--- QUOTED PASSAGE Enclosed Below ---

Question

I recently finished reading this paper, and was wondering about a couple of things relating to theorem 1, which says that for any curve X there is a curve Y and f:Y->X such that pushforward is a dominant rational map from the Jacobian of Y to the moduli of semistable vector bundles on X (with numerical invariants fixed to make things more definite.) So I had two questions:

1) Given a morphism of curves f:Y->X, is there a good characterization of the line bundles L on Y with f_*(L) semistable (or not semistable, equivalently)?

2) Given a morphism of curves f:Y->X, is there a good characterization of which semistable bundles are in/not in the image of f_*?

Answer 1

Re: first question.

For semistability, we need a homomorphism from a line bundle U -> X of a certain degree to the pushdown of a line bundle L, which is the same thing as having a section on Y of f ^ * U ^ * \otimes L.

This can be expressed in terms of special spaces of divisors, and you can find details worked out explicitly for an example in rank 2 (i.e. a holomorphic double covering f: Y -> X) in pages 103-105 of [NJH,87].

Answer 2

A later paper of Beauville (here, preprint from 2000) seems to address your first question, but more generally by taking direct images of vector bundles. He makes the following conjecture:

If f: X'-> X is a finite morphism of smooth projective curves and E is a generic vector bundle on X', then f_*E is stable if g(X) \geq 2 and is semistable if g(x) = 1.

The problem is actually equivalent to that of a pushing down a line bundle L (from a different cover).

In the paper, he shows that the conjecture holds with some restrictions on L (e.g. when \chi(X) is small), although obviously one wants it to hold more generally. He shows, as well, that the conjecture holds as worded above whenever f is an etale covering.

Does this help?

--- End of Enclosed QUOTED PASSAGE ---
--- SUPPLIED DATA Enclosed Below ---

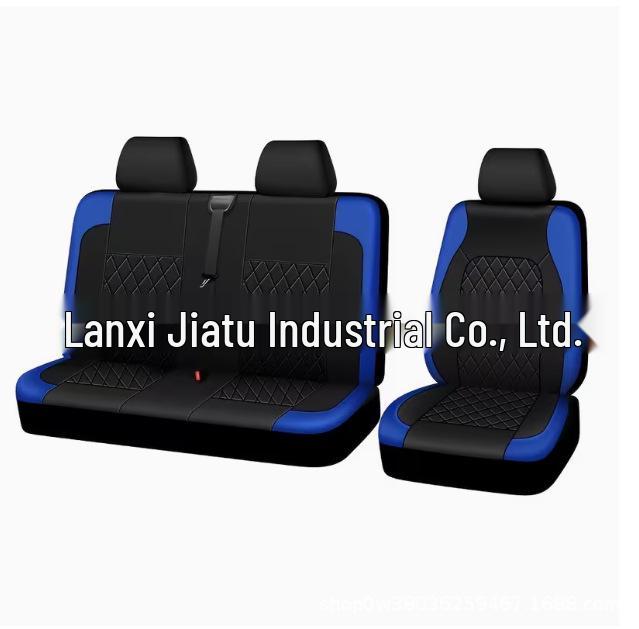 Universal All-Season Car Seat Covers and Cushions - Hot Selling Car Accessories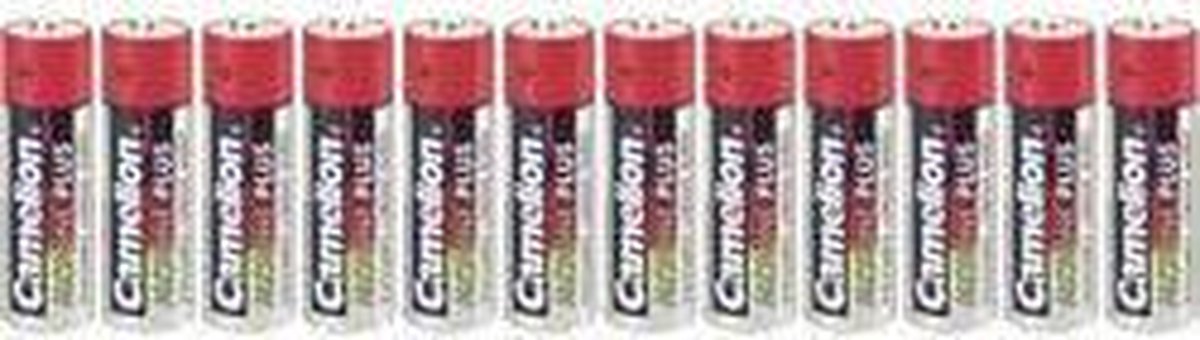 Camelion - Alkaline batterij - AA / LR6 - 12 stuks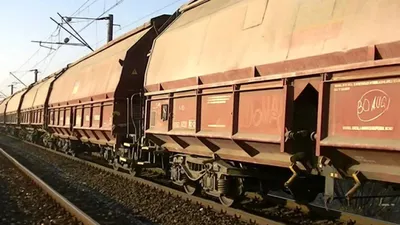 CFR Marfă își cere falimentul în instanță. Sfârșitul unui gigant de stat sufocat de datorii și scandaluri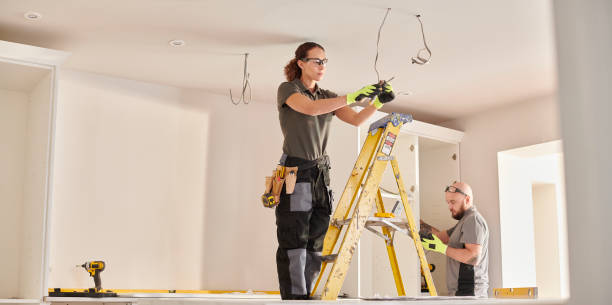 Best Electrical Rewiring Services  in Los Alamos, CA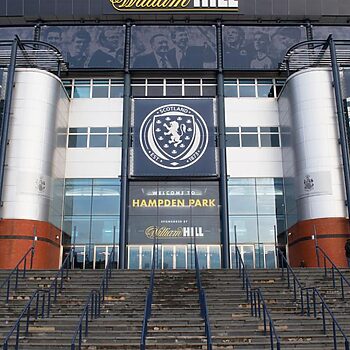 FA Scotland bola sepak wanita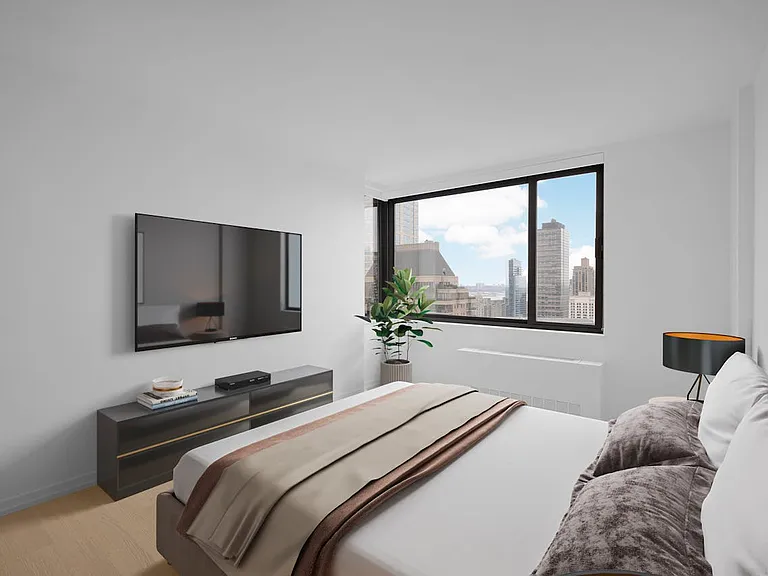 124 W 60th St #11L — Photo 6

--- End of Enclosed SUPPLIED DATA ---

TASK OBJECTIVE – From the forum thread on pushforwards and semistable bundles, print the passage from "If f: X'-> X" up to and including "if g(x) = 1.", word for word.

OUTPUT BELOW –
If f: X'-> X is a finite morphism of smooth projective curves and E is a generic vector bundle on X', then f_*E is stable if g(X) \geq 2 and is semistable if g(x) = 1.